* begin *
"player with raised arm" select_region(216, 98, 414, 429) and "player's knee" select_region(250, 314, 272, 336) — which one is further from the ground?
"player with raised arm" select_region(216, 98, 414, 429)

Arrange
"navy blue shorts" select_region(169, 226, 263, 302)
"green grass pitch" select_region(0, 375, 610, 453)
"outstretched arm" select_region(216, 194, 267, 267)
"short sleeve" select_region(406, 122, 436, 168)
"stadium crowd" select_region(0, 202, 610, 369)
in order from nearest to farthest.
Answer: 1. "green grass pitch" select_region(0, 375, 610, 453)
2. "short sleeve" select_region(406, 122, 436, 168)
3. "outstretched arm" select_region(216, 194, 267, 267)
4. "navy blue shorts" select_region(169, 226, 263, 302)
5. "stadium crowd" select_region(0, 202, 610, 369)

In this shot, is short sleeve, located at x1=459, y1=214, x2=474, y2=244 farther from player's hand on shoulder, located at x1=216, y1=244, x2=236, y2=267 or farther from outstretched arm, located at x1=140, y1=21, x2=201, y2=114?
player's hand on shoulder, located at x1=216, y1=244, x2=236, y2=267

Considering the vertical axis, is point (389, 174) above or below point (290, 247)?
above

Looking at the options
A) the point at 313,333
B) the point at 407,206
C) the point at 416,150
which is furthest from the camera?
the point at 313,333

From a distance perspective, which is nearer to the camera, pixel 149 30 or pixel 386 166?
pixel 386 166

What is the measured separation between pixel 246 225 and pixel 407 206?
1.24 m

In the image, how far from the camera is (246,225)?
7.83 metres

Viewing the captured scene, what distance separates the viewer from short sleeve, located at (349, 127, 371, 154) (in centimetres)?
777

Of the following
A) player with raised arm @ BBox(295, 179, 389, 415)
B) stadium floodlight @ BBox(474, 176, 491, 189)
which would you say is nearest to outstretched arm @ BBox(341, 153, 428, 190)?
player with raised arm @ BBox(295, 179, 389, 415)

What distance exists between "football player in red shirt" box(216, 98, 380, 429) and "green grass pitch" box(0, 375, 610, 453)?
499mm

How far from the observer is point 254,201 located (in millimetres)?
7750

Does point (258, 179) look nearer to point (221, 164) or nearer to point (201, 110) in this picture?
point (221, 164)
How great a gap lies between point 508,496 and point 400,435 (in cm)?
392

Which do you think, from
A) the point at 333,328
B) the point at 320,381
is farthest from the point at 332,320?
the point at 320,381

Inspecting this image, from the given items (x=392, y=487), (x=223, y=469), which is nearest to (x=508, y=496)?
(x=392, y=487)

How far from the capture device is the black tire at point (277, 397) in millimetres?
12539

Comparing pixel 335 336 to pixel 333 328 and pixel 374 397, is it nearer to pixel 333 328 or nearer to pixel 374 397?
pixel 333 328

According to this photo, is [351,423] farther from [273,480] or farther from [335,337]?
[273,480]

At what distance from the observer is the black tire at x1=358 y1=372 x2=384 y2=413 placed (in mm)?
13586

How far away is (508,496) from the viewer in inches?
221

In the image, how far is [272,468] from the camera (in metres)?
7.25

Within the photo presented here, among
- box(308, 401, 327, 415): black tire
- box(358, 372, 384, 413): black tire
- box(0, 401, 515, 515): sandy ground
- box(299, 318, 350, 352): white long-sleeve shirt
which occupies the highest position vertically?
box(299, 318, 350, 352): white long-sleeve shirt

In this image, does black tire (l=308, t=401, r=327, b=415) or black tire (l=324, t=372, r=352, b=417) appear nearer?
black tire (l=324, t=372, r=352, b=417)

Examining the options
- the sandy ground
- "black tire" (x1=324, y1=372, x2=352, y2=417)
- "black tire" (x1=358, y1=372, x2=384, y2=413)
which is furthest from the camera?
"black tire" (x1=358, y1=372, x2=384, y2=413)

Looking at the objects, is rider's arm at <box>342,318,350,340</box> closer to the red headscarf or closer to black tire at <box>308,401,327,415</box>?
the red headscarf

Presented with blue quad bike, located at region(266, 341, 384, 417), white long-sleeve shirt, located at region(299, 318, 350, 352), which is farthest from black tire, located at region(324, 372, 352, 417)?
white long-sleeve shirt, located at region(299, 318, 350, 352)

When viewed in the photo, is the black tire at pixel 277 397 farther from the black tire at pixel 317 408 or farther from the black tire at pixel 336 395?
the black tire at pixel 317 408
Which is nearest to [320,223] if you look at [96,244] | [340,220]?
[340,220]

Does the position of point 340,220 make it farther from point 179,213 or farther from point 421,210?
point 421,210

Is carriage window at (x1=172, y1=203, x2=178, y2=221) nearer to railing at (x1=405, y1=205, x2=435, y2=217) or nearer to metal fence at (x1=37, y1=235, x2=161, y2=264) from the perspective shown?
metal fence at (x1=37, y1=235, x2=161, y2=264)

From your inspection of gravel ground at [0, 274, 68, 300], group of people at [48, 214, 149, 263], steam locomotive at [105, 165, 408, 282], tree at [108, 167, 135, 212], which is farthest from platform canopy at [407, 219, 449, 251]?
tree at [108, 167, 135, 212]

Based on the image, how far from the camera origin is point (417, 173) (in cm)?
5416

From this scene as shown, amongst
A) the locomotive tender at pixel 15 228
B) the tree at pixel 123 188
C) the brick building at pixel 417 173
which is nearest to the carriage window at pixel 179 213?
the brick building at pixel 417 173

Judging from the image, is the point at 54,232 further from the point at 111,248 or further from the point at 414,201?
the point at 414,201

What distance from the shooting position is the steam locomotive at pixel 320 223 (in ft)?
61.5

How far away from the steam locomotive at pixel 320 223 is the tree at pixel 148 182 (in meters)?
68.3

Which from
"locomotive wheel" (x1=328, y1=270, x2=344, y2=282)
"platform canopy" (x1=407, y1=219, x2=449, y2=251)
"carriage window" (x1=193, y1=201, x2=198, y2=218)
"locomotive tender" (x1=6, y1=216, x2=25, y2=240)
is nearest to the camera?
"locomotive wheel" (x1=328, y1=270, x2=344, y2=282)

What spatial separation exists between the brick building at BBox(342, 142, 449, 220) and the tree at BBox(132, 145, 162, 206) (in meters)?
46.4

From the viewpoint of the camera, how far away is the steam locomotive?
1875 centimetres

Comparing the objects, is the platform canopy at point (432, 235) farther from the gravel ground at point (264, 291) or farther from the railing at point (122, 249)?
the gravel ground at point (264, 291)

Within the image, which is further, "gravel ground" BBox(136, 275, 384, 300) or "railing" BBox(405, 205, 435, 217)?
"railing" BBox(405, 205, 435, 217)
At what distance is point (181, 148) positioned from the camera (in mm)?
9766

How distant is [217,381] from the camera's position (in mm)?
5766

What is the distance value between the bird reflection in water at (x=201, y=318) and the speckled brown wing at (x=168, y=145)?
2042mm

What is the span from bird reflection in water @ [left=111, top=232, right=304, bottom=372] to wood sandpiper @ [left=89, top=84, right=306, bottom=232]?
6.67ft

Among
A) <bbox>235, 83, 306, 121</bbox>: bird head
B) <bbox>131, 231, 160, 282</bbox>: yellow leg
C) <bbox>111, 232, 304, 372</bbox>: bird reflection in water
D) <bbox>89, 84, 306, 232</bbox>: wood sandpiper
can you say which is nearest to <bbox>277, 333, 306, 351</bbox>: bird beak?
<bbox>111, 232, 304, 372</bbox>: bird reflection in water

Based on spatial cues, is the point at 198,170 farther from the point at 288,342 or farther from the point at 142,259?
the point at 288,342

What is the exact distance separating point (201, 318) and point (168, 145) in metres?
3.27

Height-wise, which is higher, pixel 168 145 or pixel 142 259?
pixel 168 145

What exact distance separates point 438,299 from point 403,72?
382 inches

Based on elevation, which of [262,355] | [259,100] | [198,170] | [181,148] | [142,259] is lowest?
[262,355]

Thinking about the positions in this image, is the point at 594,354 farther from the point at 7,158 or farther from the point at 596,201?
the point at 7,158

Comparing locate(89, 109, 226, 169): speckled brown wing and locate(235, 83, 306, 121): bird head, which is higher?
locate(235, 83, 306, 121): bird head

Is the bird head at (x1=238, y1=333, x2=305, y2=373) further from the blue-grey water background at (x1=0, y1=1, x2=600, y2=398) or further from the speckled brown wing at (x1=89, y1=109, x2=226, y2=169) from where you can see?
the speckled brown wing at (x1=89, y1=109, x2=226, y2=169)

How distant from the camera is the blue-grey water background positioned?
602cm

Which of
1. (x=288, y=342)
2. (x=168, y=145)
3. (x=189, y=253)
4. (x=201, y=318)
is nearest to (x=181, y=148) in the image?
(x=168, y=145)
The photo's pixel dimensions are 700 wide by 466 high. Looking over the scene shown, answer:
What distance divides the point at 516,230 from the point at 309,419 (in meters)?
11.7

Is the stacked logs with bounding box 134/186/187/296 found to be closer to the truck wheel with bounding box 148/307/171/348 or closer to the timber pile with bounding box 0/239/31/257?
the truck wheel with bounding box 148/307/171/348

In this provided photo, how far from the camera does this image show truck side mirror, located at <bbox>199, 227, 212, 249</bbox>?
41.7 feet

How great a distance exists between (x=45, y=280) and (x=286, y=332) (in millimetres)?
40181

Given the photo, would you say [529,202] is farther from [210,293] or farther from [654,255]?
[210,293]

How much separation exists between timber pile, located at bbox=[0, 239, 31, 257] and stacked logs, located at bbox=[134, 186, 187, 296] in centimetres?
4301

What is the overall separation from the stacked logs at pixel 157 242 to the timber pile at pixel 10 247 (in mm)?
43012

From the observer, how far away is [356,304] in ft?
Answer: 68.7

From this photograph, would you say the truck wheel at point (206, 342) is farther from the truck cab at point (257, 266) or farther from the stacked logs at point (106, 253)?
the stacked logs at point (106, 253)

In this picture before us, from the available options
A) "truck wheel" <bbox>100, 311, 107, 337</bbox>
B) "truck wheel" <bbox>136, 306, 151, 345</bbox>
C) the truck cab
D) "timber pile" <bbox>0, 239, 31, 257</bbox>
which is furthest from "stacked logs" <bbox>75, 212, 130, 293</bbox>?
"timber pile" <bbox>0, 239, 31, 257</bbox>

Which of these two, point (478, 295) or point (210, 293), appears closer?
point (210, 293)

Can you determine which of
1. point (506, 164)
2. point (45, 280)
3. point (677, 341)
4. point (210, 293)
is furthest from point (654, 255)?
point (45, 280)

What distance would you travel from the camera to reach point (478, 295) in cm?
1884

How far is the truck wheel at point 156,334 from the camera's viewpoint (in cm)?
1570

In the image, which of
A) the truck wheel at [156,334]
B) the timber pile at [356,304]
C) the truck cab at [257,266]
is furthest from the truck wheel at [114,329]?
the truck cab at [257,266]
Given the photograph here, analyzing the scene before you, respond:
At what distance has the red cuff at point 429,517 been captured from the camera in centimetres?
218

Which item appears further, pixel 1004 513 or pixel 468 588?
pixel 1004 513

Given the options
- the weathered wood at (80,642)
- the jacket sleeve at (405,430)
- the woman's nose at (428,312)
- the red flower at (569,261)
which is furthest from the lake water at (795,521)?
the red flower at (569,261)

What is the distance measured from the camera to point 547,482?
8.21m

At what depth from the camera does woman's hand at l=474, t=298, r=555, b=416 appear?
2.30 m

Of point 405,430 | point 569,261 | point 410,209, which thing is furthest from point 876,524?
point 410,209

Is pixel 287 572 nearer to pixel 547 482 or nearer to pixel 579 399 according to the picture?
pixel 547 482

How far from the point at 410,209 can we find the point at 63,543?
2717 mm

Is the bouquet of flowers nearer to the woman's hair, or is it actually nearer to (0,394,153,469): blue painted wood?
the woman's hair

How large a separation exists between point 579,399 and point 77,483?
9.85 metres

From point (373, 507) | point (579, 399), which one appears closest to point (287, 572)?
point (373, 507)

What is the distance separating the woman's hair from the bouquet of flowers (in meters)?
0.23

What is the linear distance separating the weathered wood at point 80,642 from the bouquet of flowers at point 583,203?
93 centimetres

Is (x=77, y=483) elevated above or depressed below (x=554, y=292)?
* end *
### WHAT THIS TASK INVOLVES
Return the entries starting with the line containing "What spatial separation" and going on through the line containing "1875 centimetres", reproduced exactly, with nothing else.

### COMPLETED EXERCISE
What spatial separation exists between the brick building at BBox(342, 142, 449, 220) and the tree at BBox(132, 145, 162, 206) (in meters)?
46.4

From the viewpoint of the camera, how far away is the steam locomotive?
1875 centimetres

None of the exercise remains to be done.